** Given records **
______________________________

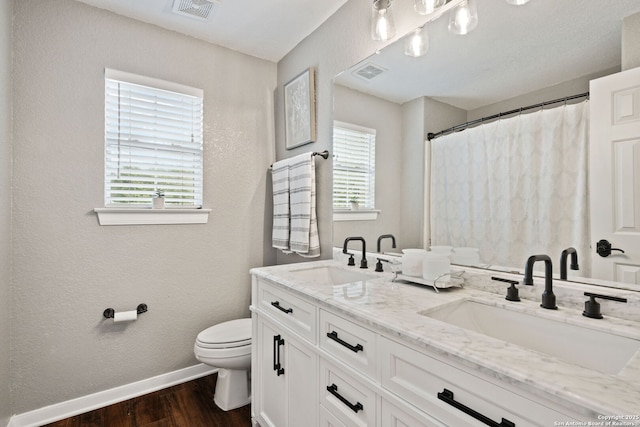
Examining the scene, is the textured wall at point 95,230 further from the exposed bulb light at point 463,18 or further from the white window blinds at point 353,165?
the exposed bulb light at point 463,18

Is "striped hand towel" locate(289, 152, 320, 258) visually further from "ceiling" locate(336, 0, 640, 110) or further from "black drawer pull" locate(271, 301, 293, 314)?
"ceiling" locate(336, 0, 640, 110)

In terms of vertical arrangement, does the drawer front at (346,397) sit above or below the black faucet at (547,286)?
below

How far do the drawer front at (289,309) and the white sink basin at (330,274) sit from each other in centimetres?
15

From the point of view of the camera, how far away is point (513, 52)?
46.4 inches

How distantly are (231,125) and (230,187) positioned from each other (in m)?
0.48

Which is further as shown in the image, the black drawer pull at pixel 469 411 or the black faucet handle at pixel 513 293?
the black faucet handle at pixel 513 293

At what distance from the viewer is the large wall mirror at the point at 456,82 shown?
1.02m

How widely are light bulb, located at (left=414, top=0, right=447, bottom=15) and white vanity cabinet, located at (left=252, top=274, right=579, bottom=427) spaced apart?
4.45 feet

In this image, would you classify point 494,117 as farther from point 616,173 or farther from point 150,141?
point 150,141

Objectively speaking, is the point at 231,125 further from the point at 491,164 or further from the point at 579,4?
the point at 579,4

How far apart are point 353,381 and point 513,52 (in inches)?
52.0

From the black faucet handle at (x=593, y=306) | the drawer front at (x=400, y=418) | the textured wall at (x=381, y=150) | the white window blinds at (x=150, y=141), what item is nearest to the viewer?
the drawer front at (x=400, y=418)

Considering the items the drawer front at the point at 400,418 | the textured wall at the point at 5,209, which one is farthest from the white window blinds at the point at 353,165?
the textured wall at the point at 5,209

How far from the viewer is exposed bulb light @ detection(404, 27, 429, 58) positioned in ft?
4.85
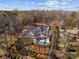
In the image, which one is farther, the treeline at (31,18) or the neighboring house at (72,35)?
the treeline at (31,18)

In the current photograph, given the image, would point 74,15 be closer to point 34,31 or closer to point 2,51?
point 34,31

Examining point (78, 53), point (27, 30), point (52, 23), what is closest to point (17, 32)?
point (27, 30)

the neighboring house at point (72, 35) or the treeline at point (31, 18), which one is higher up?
the treeline at point (31, 18)

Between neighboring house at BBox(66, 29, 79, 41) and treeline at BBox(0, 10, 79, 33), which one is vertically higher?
treeline at BBox(0, 10, 79, 33)

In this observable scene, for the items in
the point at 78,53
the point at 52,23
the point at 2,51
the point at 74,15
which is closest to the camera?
the point at 78,53

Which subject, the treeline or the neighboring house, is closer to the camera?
the neighboring house

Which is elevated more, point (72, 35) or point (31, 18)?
point (31, 18)

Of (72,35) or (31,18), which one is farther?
(31,18)

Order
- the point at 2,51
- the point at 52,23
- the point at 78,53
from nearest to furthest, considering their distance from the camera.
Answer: the point at 78,53 < the point at 2,51 < the point at 52,23
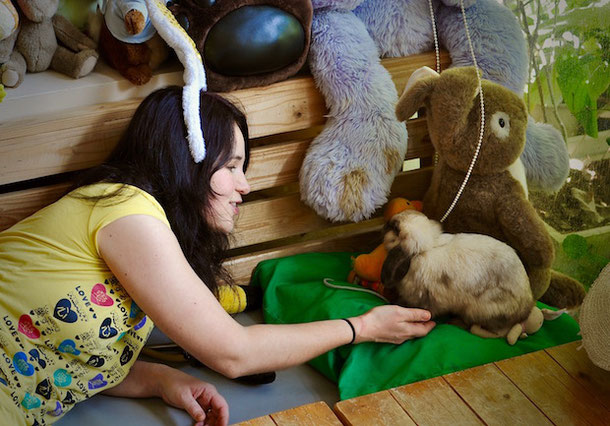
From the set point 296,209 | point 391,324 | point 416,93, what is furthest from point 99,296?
point 416,93

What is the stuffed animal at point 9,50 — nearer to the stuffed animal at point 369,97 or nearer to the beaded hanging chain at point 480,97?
the stuffed animal at point 369,97

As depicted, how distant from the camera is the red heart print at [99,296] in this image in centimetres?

______________________________

** What is being asked **
Rewrite the whole listing above with "striped hand towel" swapped for "striped bath towel" and nothing else changed. Leave the pictures out.

** Task response **
Examining the scene, is the textured wall at point 95,230 further from the exposed bulb light at point 463,18 or further from the white window blinds at point 353,165?
the exposed bulb light at point 463,18

Is "striped bath towel" locate(289, 152, 320, 258) visually further from "ceiling" locate(336, 0, 640, 110) or further from "black drawer pull" locate(271, 301, 293, 314)?
"ceiling" locate(336, 0, 640, 110)

In terms of vertical arrangement, does the drawer front at (346,397) sit above or below the black faucet at (547,286)?
below

How far do the drawer front at (289,309) and the white sink basin at (330,274) sit from each other in centimetres?
15

From the point of view of the camera, how far away is point (513, 52)?
46.4 inches

How distantly are (231,125) and (230,187) positioned from each other (in m)?
0.48

Which is further as shown in the image, the black drawer pull at pixel 469 411 or the black faucet handle at pixel 513 293?
the black faucet handle at pixel 513 293

At what distance from the viewer is the large wall mirror at the point at 456,82 shown?
1.02m

How widely are light bulb, located at (left=414, top=0, right=447, bottom=15) and white vanity cabinet, located at (left=252, top=274, right=579, bottom=427) spaced apart?
4.45 feet

In this image, would you classify point 494,117 as farther from point 616,173 or farther from point 150,141?
point 150,141

Objectively speaking, is the point at 231,125 further from the point at 491,164 or further from the point at 579,4?
the point at 579,4

How far apart are point 353,381 and point 513,52 (in inches)?
52.0

From the black faucet handle at (x=593, y=306) | the drawer front at (x=400, y=418) | the textured wall at (x=381, y=150) | the white window blinds at (x=150, y=141), what item is nearest to the viewer?
the drawer front at (x=400, y=418)

Considering the items the drawer front at the point at 400,418 | the textured wall at the point at 5,209, which one is farthest from the white window blinds at the point at 353,165?
the textured wall at the point at 5,209

How far from the viewer is exposed bulb light @ detection(404, 27, 429, 58) positioned in ft?
4.85
In the image, which one is farther, the treeline at (31,18) or the neighboring house at (72,35)?
the treeline at (31,18)

In the current photograph, given the image, would point 74,15 be closer to point 34,31 or closer to point 2,51?
point 34,31

Examining point (78, 53), point (27, 30), point (52, 23), what is closest to point (17, 32)?
point (27, 30)

the neighboring house at point (72, 35) or the treeline at point (31, 18), which one is higher up?
the treeline at point (31, 18)

Between neighboring house at BBox(66, 29, 79, 41) and treeline at BBox(0, 10, 79, 33), which one is vertically higher?
treeline at BBox(0, 10, 79, 33)

In this observable scene, for the items in
the point at 78,53
the point at 52,23
the point at 2,51
the point at 74,15
which is closest to the camera?
the point at 78,53

Which subject, the treeline or the neighboring house, is closer to the camera?
the neighboring house

Which is elevated more, point (72, 35) or point (31, 18)?
point (31, 18)

Of (72,35) or (31,18), which one is farther?
(31,18)

Order
- the point at 2,51
- the point at 52,23
- the point at 78,53
from nearest to furthest, considering their distance from the camera.
Answer: the point at 78,53 < the point at 2,51 < the point at 52,23
From the set point 296,209 | point 391,324 | point 416,93, what is furthest from point 99,296?
point 416,93

What is the stuffed animal at point 9,50 — nearer to the stuffed animal at point 369,97 or nearer to the beaded hanging chain at point 480,97?
the stuffed animal at point 369,97

As depicted, how distant from the camera is the red heart print at [99,296] in this image in centimetres?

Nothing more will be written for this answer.